Locate the line that contains "From what is" in the entries below. Retype it and all following lines through the final one, character for character.

== Dataset

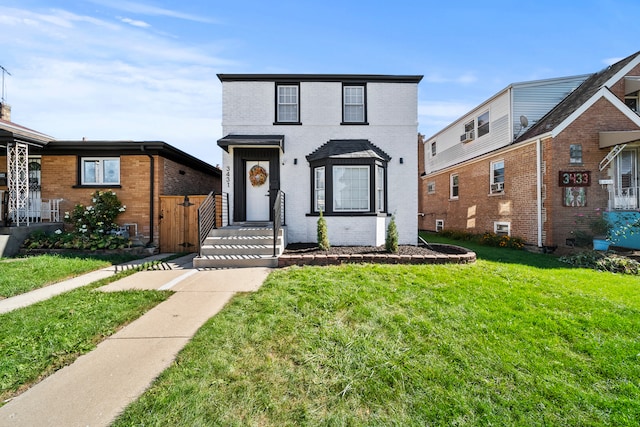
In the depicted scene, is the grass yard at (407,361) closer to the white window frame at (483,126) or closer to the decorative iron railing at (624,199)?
the decorative iron railing at (624,199)

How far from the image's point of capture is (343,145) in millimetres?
9391

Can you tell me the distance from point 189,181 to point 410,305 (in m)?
11.5

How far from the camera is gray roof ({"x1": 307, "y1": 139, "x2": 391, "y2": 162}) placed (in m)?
8.88

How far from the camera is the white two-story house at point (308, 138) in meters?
9.43

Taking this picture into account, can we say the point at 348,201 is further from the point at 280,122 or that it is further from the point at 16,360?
the point at 16,360

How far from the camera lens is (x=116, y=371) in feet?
9.04

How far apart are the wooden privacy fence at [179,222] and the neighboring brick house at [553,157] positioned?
41.2ft

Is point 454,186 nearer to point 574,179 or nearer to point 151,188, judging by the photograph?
point 574,179

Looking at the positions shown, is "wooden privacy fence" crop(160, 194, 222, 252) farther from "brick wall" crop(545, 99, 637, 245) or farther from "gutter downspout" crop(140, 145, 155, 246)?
"brick wall" crop(545, 99, 637, 245)

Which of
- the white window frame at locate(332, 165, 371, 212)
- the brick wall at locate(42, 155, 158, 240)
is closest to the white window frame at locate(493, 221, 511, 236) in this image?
the white window frame at locate(332, 165, 371, 212)

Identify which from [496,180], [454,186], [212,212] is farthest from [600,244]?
[212,212]

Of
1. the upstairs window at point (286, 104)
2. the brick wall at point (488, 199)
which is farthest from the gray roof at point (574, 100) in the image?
the upstairs window at point (286, 104)

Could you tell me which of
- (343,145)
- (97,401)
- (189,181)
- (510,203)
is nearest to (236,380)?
(97,401)

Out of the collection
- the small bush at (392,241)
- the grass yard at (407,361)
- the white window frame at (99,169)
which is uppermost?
the white window frame at (99,169)
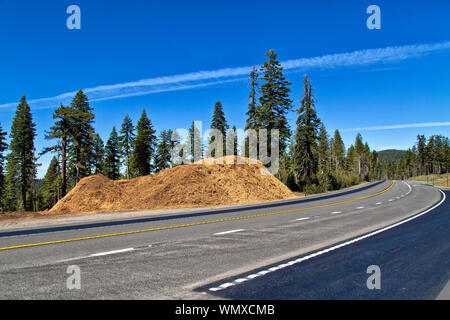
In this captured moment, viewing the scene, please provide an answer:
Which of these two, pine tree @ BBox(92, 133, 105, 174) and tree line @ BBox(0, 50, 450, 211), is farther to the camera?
pine tree @ BBox(92, 133, 105, 174)

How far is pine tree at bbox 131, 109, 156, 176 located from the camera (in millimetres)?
54406

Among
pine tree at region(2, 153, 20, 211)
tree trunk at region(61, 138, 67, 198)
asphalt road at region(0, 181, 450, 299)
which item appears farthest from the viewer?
pine tree at region(2, 153, 20, 211)

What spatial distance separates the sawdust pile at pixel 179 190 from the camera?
23703 mm

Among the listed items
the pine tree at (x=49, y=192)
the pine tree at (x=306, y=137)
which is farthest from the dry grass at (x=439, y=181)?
the pine tree at (x=49, y=192)

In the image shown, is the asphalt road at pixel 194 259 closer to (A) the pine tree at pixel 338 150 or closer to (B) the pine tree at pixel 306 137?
(B) the pine tree at pixel 306 137

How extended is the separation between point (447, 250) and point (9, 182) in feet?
203

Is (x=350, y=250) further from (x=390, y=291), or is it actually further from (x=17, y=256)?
(x=17, y=256)

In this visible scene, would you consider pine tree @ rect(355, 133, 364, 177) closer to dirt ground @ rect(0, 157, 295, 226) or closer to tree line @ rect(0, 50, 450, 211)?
tree line @ rect(0, 50, 450, 211)

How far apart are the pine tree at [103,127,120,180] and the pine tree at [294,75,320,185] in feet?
127

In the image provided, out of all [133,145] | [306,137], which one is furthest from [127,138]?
[306,137]

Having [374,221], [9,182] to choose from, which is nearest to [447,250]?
[374,221]

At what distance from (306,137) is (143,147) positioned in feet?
103

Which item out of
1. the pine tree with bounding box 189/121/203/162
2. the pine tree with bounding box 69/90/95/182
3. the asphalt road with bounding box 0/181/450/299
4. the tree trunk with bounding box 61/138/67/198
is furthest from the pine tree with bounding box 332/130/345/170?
the asphalt road with bounding box 0/181/450/299

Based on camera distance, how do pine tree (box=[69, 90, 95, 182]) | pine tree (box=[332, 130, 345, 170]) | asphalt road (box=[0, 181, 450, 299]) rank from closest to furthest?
asphalt road (box=[0, 181, 450, 299]), pine tree (box=[69, 90, 95, 182]), pine tree (box=[332, 130, 345, 170])
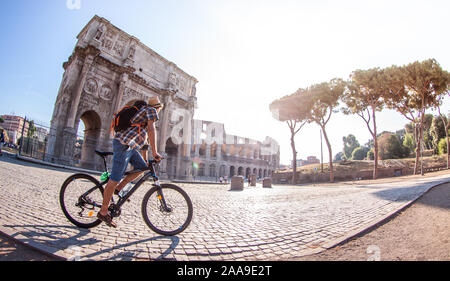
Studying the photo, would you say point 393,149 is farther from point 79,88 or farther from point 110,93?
point 79,88

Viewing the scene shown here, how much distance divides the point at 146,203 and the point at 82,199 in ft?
2.87

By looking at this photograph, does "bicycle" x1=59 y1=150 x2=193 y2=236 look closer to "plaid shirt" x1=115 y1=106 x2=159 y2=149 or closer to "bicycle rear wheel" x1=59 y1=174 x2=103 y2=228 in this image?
"bicycle rear wheel" x1=59 y1=174 x2=103 y2=228

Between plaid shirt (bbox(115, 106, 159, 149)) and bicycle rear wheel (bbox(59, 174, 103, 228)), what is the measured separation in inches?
28.7

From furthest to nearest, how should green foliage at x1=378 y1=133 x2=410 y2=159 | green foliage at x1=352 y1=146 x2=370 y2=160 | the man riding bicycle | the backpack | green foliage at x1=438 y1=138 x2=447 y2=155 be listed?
1. green foliage at x1=352 y1=146 x2=370 y2=160
2. green foliage at x1=378 y1=133 x2=410 y2=159
3. green foliage at x1=438 y1=138 x2=447 y2=155
4. the backpack
5. the man riding bicycle

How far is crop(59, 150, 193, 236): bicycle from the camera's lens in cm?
243

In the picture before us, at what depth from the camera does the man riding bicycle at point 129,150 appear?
2.27 m

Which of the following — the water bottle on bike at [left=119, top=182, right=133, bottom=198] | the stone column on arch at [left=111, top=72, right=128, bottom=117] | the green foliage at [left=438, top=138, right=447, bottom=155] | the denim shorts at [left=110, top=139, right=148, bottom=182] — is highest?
the stone column on arch at [left=111, top=72, right=128, bottom=117]

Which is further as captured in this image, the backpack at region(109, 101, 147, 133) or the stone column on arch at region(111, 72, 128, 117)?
the stone column on arch at region(111, 72, 128, 117)

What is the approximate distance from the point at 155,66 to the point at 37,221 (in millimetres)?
23161

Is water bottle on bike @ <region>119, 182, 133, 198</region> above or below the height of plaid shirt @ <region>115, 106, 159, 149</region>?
below

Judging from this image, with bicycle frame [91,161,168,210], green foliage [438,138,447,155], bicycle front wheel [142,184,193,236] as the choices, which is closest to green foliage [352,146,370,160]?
green foliage [438,138,447,155]

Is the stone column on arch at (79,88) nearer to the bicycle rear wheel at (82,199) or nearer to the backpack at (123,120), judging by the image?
the bicycle rear wheel at (82,199)

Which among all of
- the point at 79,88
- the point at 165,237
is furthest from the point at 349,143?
the point at 165,237
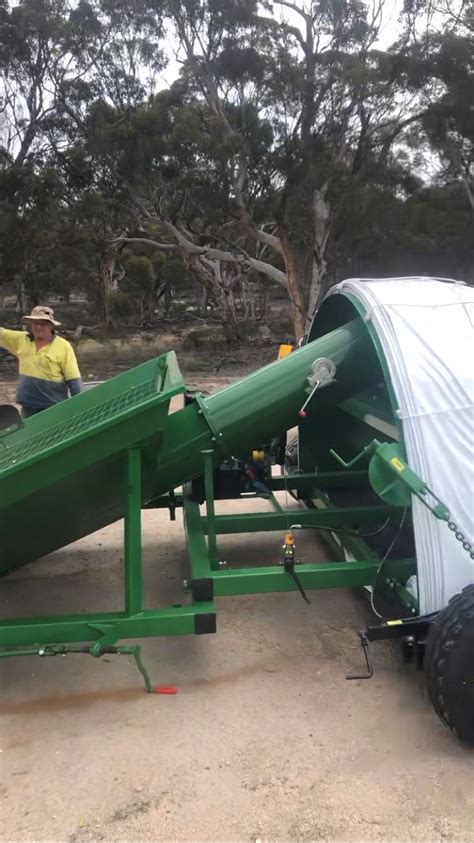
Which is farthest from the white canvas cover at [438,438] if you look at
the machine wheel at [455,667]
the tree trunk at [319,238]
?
the tree trunk at [319,238]

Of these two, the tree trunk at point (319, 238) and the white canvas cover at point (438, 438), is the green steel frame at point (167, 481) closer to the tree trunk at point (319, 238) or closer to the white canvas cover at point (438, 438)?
the white canvas cover at point (438, 438)

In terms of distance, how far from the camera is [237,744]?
121 inches

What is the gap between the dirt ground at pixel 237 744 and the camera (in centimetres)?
263

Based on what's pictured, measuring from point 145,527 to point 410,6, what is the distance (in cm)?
3002

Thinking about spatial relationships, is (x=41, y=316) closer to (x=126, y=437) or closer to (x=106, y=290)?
(x=126, y=437)

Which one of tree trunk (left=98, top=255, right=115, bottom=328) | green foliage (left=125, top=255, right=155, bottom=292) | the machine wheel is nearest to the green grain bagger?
the machine wheel

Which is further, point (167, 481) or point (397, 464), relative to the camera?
point (167, 481)

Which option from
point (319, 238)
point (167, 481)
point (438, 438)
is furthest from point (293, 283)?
point (438, 438)

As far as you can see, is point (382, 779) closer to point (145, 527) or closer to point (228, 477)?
point (228, 477)

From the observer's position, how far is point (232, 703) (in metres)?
3.39

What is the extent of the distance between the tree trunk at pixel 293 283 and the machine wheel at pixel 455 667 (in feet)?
75.9

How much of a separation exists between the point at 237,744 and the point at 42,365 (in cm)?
328

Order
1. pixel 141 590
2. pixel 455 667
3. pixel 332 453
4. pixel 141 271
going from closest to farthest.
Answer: pixel 455 667 → pixel 141 590 → pixel 332 453 → pixel 141 271

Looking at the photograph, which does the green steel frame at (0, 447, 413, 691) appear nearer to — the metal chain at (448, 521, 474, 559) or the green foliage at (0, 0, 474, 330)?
the metal chain at (448, 521, 474, 559)
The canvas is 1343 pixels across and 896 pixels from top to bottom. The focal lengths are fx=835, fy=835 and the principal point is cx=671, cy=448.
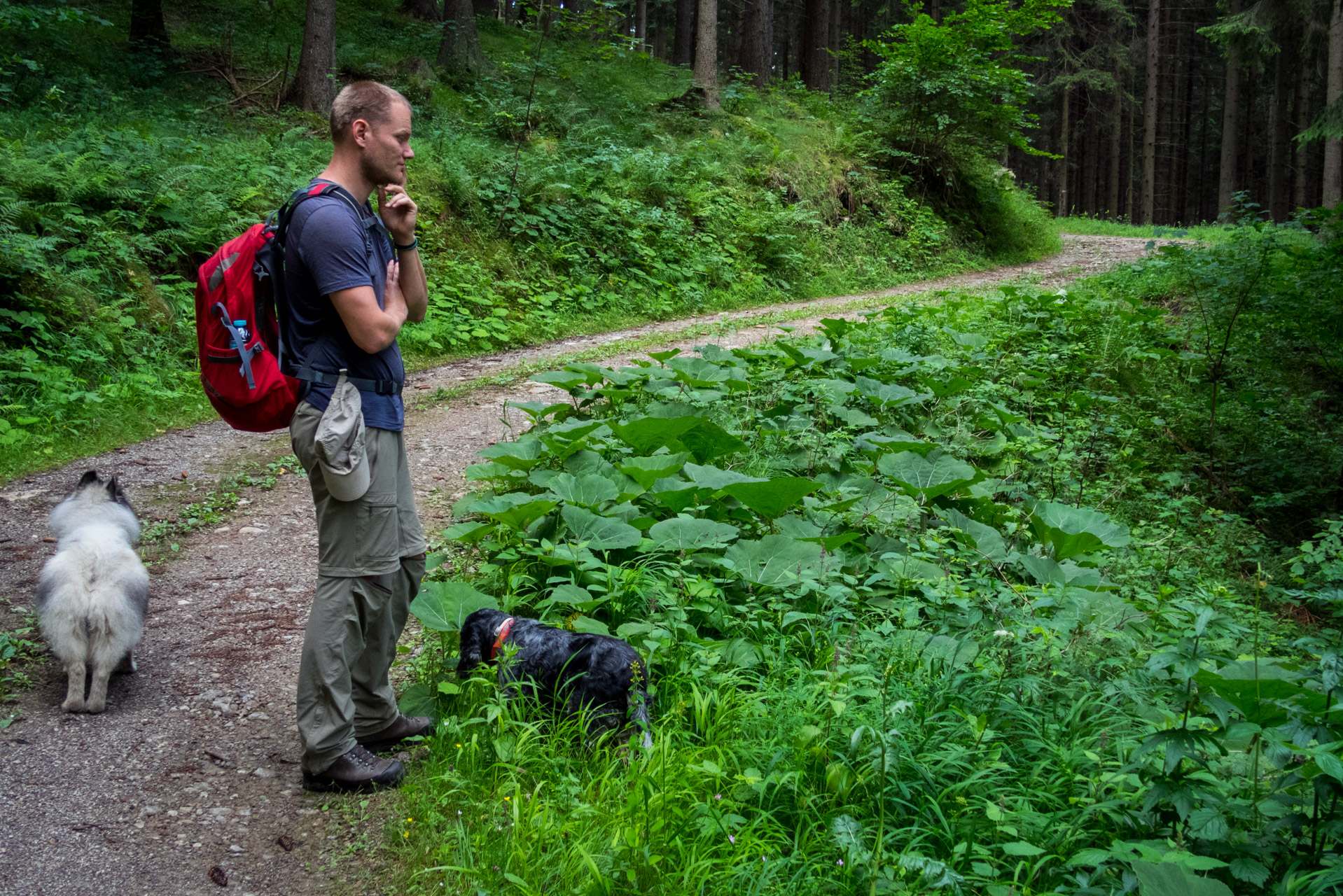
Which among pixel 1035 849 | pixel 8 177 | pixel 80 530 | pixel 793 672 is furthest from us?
pixel 8 177

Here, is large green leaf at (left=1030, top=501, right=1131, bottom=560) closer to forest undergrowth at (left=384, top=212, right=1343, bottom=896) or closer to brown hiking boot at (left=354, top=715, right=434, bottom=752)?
forest undergrowth at (left=384, top=212, right=1343, bottom=896)

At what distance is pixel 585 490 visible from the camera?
432 cm

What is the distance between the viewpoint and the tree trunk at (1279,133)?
2933cm

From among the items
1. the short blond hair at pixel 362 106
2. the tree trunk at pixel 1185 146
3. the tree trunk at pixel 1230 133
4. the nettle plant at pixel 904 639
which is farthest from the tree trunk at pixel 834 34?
the short blond hair at pixel 362 106

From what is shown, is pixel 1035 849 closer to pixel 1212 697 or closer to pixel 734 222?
pixel 1212 697

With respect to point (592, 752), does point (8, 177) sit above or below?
above

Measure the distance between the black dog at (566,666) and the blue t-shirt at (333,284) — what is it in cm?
98

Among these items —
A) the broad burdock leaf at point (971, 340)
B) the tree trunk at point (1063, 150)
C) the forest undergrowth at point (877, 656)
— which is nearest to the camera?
the forest undergrowth at point (877, 656)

====

§ Task solution
From what is shown, is pixel 1035 849 closer to pixel 1212 697 or closer to pixel 734 222?
pixel 1212 697

With respect to point (592, 752), does point (8, 177) sit above or below?
above

Measure the distance between the black dog at (566,666) and the blue t-shirt at (333,284) — what is it in cm?
98

Among these items —
A) the broad burdock leaf at point (971, 340)
B) the tree trunk at point (1063, 150)
C) the forest undergrowth at point (877, 656)
— which is nearest to the camera?
the forest undergrowth at point (877, 656)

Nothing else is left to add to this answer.